After my yucky week Tim made sure I got out for another walk soon, especially since we’re supposed to be having a few storms this week. I haven’t been finding many birds lately, and not even the gulls were cooperating at the beach, where we found ourselves on Sunday.
But then I remembered a song sparrow I had seen back in July in a thicket near a chain link fence on top of a cement wall near the estuary. (timelessness and quiet ecstasy) I decided to see if some song sparrows were still there. Yes! They live here year round and are native to North America. Finding them made my day! 🙂
in a thicket by the sea the song sparrows are still keeping a home ~ Barbara Rodgers (By the Sea)

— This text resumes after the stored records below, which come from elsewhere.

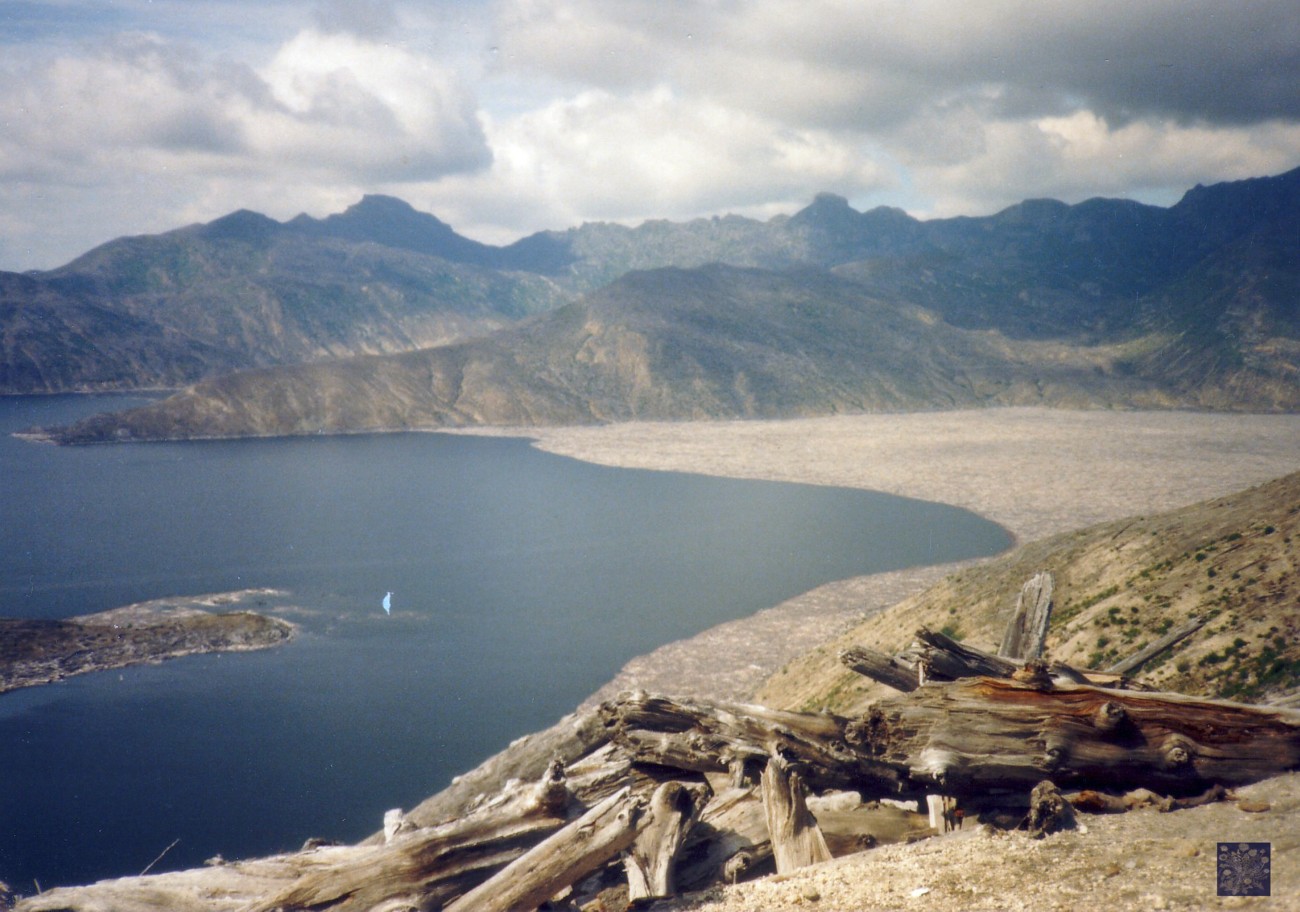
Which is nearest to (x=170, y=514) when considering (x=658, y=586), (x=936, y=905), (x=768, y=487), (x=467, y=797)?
(x=658, y=586)

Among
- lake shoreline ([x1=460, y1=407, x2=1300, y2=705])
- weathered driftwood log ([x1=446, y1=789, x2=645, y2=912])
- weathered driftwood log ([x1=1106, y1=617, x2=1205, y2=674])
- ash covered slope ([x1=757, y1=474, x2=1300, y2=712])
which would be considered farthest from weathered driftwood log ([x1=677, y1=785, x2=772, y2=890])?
lake shoreline ([x1=460, y1=407, x2=1300, y2=705])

Feeds heavily on seeds, especially in winter, mainly those of grasses and weeds. Birds in coastal marshes and on islands also feed on small crustaceans and mollusks, perhaps rarely on small fish. ~ National Audubon Society website, page on song sparrows
If you would have the song of the sparrow inspire you a thousand years hence, let your life be in harmony with its strain to-day. ~ Henry David Thoreau (Journal, May 12, 1857)
sitting on the grass under the marsh elder a meadow vole scolds me ~ Barbara Rodgers (By the Sea)

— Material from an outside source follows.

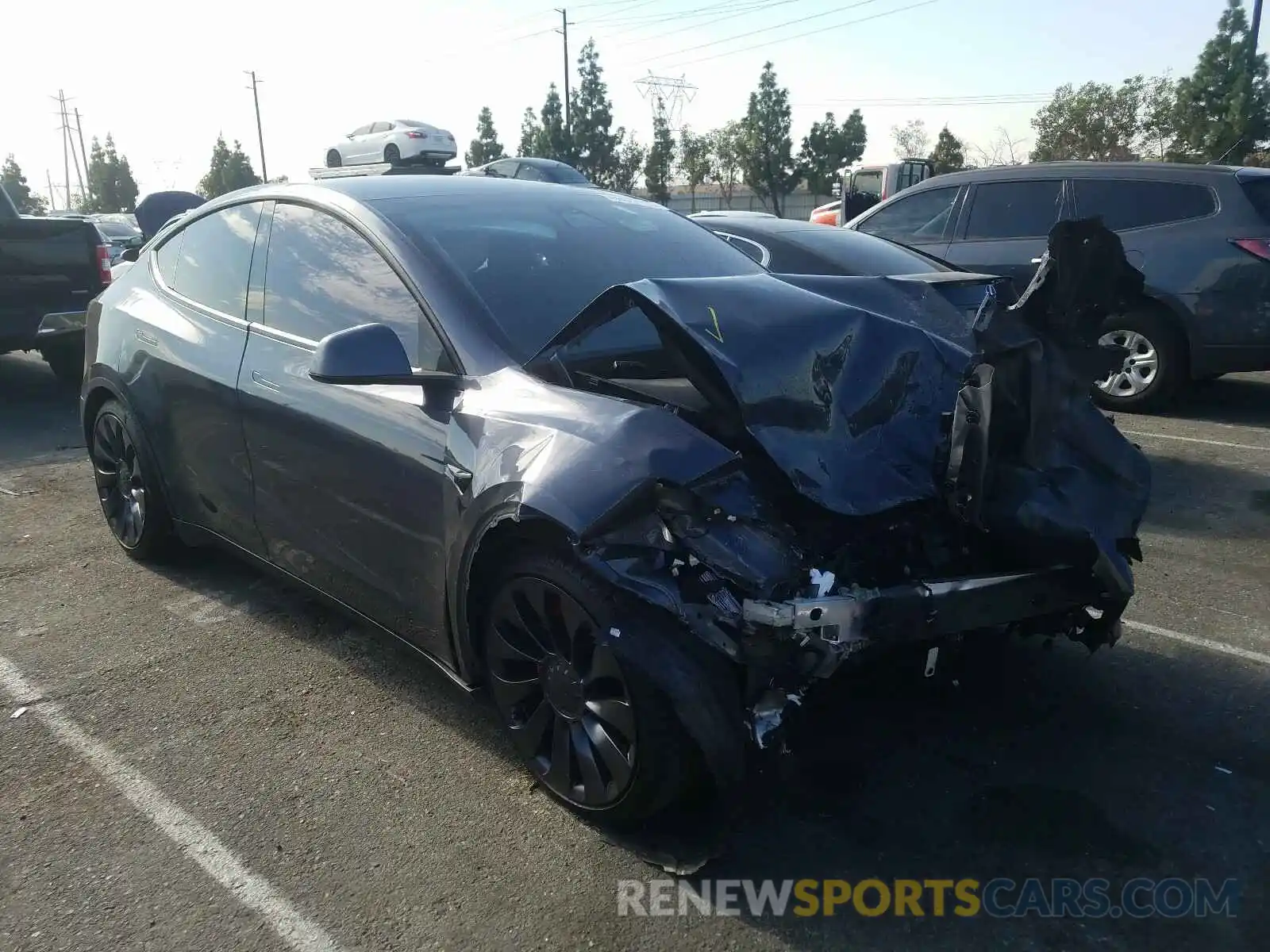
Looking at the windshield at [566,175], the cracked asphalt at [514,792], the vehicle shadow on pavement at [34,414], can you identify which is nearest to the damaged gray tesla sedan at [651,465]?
the cracked asphalt at [514,792]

Last week my sister had an encounter with a cute little meadow vole. She’s not a photographer but she’s an excellent storyteller. When she told me the pithy tale I unexpectedly felt inspired to write a haiku.

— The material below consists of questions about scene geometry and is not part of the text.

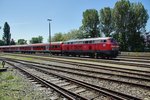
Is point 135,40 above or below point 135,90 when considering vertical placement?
above

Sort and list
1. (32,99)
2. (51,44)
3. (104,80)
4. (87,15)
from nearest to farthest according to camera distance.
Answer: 1. (32,99)
2. (104,80)
3. (51,44)
4. (87,15)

I used to write about one a year but looking back on the “haiku” tag I discovered I haven’t written one in four years! Hmmmm, wonder what happened four years ago?
There is a place where an artist lives in a house surrounded by a garden full of sculptures and a stone wall embedded with crystals and other treasures. In all the years I’ve been going to Provincetown I had never known it was there because I had never been down that particular street. But in 2008 our niece showed it to us.
When I started blogging I remember being especially excited to match a picture I took there with an Emerson quote and posted this: a weed by the wall
Seven years later, on our recent trip to the Cape, I decided to go see the stone wall again. This time there was no weed growing by the first crystal, but there was another weed growing by a different crystal.
shy weeds by a wall retracing steps with pithy moments of delight ~ Barbara Rodgers (By the Sea)
misty sunlit noon swamp mallows basking in pink a storm on the way ~ Barbara Rodgers (By the Sea)
I first met this battered old gull three years ago in August of 2011, when we were expecting Hurricane Irene. Today he sat on this post right next to us, closer than he’s ever come before, and we heard his long and mournful cry again. He looks a lot worse for wear, his life has no doubt been difficult with that badly mangled foot. Now it looks like he has a barnacle or a growth on his beak. I think he was letting us know about the approaching rain storm. No hurricane this time, though.